Mais le séisme a endommagé le système de circulation de cette «source froide». La température montant dangereusement dans le réacteur, les ingénieurs japonais ont décidé d'injecter directement l'eau de mer dans le réacteur –et non plus simplement autour– pour noyer le combustible et le refroidir.

L'eau a été préalablement chargée en bore, élément chimique capable de freiner la réaction nucléaire. Selon un ingénieur nucléaire d'EDF, qui souhaite rester anonyme, «cette injection massive est la seule solution, et la mer est la seule réserve d'eau proche de la centrale». Mais même si l'opération réussit, pas sûr que le malade s'en remette. 

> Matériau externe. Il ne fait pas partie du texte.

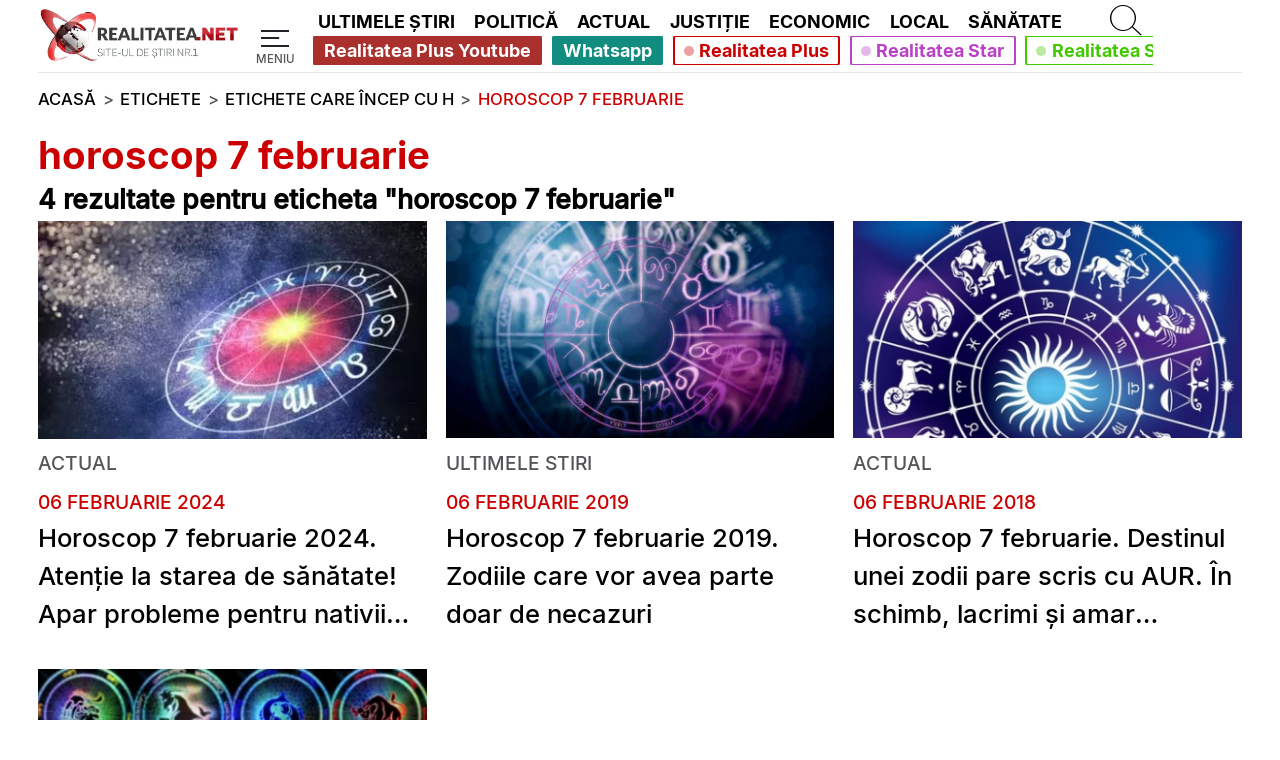

--- FILE ---
content_type: text/javascript; charset=UTF-8
request_url: https://checkcookies.eu/loaded/www/delivery/ajs.php?zoneid=2&cb=60222743050&charset=UTF-8&loc=https%3A//www.realitatea.net/tag/horoscop-7-februarie_00/1
body_size: 450
content:
var OX_5cdd624d = '';
OX_5cdd624d += "<"+"div id=\'beacon_c17ea15d16\' style=\'position: absolute; left: 0px; top: 0px; visibility: hidden;\'><"+"img src=\'https://checkcookies.eu/loaded/www/delivery/lg.php?bannerid=0&amp;campaignid=0&amp;zoneid=2&amp;loc=https%3A%2F%2Fwww.realitatea.net%2Ftag%2Fhoroscop-7-februarie_00%2F1&amp;cb=c17ea15d16\' width=\'0\' height=\'0\' alt=\'\' style=\'width: 0px; height: 0px;\' /><"+"/div>\n";
document.write(OX_5cdd624d);


--- FILE ---
content_type: text/javascript;charset=UTF-8
request_url: https://checkcookies.eu/loaded/www/delivery/asyncjs.php
body_size: 1979
content:
(function(d,c){var a="33f2cf7169bf873517ddc159bd9b2cfd";c.reviveAsync=c.reviveAsync||{};(function(e){if(typeof e.CustomEvent==="function"){return false}function g(i,j){j=j||{bubbles:false,cancelable:false,detail:undefined};var h=document.createEvent("CustomEvent");h.initCustomEvent(i,j.bubbles,j.cancelable,j.detail);return h}g.prototype=e.Event.prototype;e.CustomEvent=g})(c);try{if(!c.reviveAsync.hasOwnProperty(a)){var f=c.reviveAsync[a]={id:Object.keys(c.reviveAsync).length,name:"revive",seq:0,main:function(){var e=function(){var g=false;try{if(!g){g=true;d.removeEventListener("DOMContentLoaded",e,false);c.removeEventListener("load",e,false);f.addEventListener("start",f.start);f.addEventListener("refresh",f.refresh);f.dispatchEvent("start",{start:true})}}catch(h){console.log(h)}};f.dispatchEvent("init");if(d.readyState==="complete"){setTimeout(e)}else{d.addEventListener("DOMContentLoaded",e,false);c.addEventListener("load",e,false)}},start:function(g){if(g.detail&&g.detail.hasOwnProperty("start")&&!g.detail.start){return}f.removeEventListener("start",f.start);f.dispatchEvent("refresh")},refresh:function(g){f.apply(f.detect())},ajax:function(e,g){var h=new XMLHttpRequest();h.onreadystatechange=function(){if(4===this.readyState){if(200===this.status){f.spc(JSON.parse(this.responseText))}}};this.dispatchEvent("send",g);h.open("GET",e+"?"+f.encode(g).join("&"),true);h.withCredentials=true;h.send()},encode:function(m,n){var e=[],h,i;for(h in m){if(m.hasOwnProperty(h)){var l=n?n+"["+h+"]":h;if((/^(string|number|boolean)$/).test(typeof m[h])){e.push(encodeURIComponent(l)+"="+encodeURIComponent(m[h]))}else{var g=f.encode(m[h],l);for(i in g){e.push(g[i])}}}}return e},apply:function(g){if(g.zones.length){var e="http:"===d.location.protocol?"http://checkcookies.eu/loaded/www/delivery/asyncspc.php":"https://checkcookies.eu/loaded/www/delivery/asyncspc.php";g.zones=g.zones.join("|");g.loc=d.location.href;if(d.referrer){g.referer=d.referrer}f.ajax(e,g)}},detect:function(){var e=d.querySelectorAll("ins["+f.getDataAttr("id")+"='"+a+"']");var l={zones:[],prefix:f.name+"-"+f.id+"-"};for(var r=0;r<e.length;r++){var p=f.getDataAttr("zoneid"),k=f.getDataAttr("seq"),n=e[r],s;if(n.hasAttribute(k)){s=n.getAttribute(k)}else{s=f.seq++;n.setAttribute(k,s);n.id=l.prefix+s}if(n.hasAttribute(p)){var o=f.getDataAttr("loaded"),q=new RegExp("^"+f.getDataAttr("(.*)")+"$"),g;if(n.hasAttribute(o)&&n.getAttribute(o)){continue}n.setAttribute(f.getDataAttr("loaded"),"1");for(var h=0;h<n.attributes.length;h++){if(g=n.attributes[h].name.match(q)){if("zoneid"===g[1]){l.zones[s]=n.attributes[h].value}else{if(!(/^(id|seq|loaded)$/).test(g[1])){l[g[1]]=n.attributes[h].value}}}}}}return l},createFrame:function(h){var e=d.createElement("IFRAME"),g=e.style;e.scrolling="no";e.frameBorder=0;e.allow="autoplay";e.width=h.width>0?h.width:0;e.height=h.height>0?h.height:0;g.border=0;g.overflow="hidden";return e},loadFrame:function(g,e){var h="<!DOCTYPE html>";h+="<html>";h+='<head><base target="_top"><meta charset="UTF-8"></head>';h+='<body border="0" margin="0" style="margin: 0;padding: 0;">';h+=e;h+="<body>";h+="</html>";if("srcdoc" in g&&"1"===g.parentElement.getAttribute(this.getDataAttr("srcdoc"))){g.srcdoc=h}else{var i=g.contentWindow.document||g.contentDocument;i.open();i.write(h);i.close()}},spc:function(l){this.dispatchEvent("receive",l);for(var e in l){if(l.hasOwnProperty(e)){var p=l[e];var o=d.getElementById(e);if(o){var n=o.cloneNode(false);if(p.iframeFriendly){var k=f.createFrame(p);n.appendChild(k);o.parentNode.replaceChild(n,o);f.loadFrame(k,p.html)}else{n.style.textDecoration="none";n.innerHTML=p.html;var g=n.getElementsByTagName("SCRIPT");for(var m=0;m<g.length;m++){var r=document.createElement("SCRIPT");var q=g[m].attributes;for(var h=0;h<q.length;h++){r[q[h].nodeName]=q[h].value}if(g[m].innerHTML){r.text=g[m].innerHTML}g[m].parentNode.replaceChild(r,g[m])}o.parentNode.replaceChild(n,o)}this.dispatchEvent("loaded",{id:e,data:p})}}}this.dispatchEvent("completed",l)},getDataAttr:function(e){return"data-"+f.name+"-"+e},getEventName:function(e){return this.name+"-"+a+"-"+e},addEventListener:function(e,g){d.addEventListener(this.getEventName(e),g)},removeEventListener:function(e,g){d.removeEventListener(this.getEventName(e),g,true)},dispatchEvent:function(e,g){d.dispatchEvent(new CustomEvent(this.getEventName(e),{detail:g||{}}))}};f.main()}}catch(b){if(console.log){console.log(b)}}})(document,window);

--- FILE ---
content_type: application/javascript; charset=utf-8
request_url: https://fundingchoicesmessages.google.com/f/AGSKWxUwZUb7JJqnyI3iK2O2vypGmrayB-p5Jcykct7P3V1Ay2xZijOU_AbjD8pZhblFySnNC2kj3xYkukG7YiHpk7cXIZ1V6K10AF2EyZ_7S4-OwCaruDV4QdbDU-GT-mAv4WWC9OIL95o3BHTbELrGCv8swYFKWcbwa-EVeSsqFvyx7ETDpcEk1AT-xhhU/_/visitoursponsors./adlead./network_ad._video_ads_/ad-banner-
body_size: -1291
content:
window['64598157-210f-4c84-a160-3a794c7a563c'] = true;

Car l'opération rendra inutilisables les réacteurs concernés. En plus d'être corrosif, le sel de l'eau de mer pourrait former des dépôts à l'intérieur de ceux-ci, de même que les diverses autres impuretés de cette eau non filtrée. Ajouté aux graves dommages provoqués par les explosions ou la fusion partielle du combustible, ce procédé devrait conduire, la crise passée, au démantèlement pur et simple de ces réacteurs. Voire, en cas de dégâts sur l'enceinte de confinement, à la construction d'une structure ad hoc autour du réacteur, pour une durée variable. A l'image du sarcophage de béton construit autour de la centrale de Tchernobyl.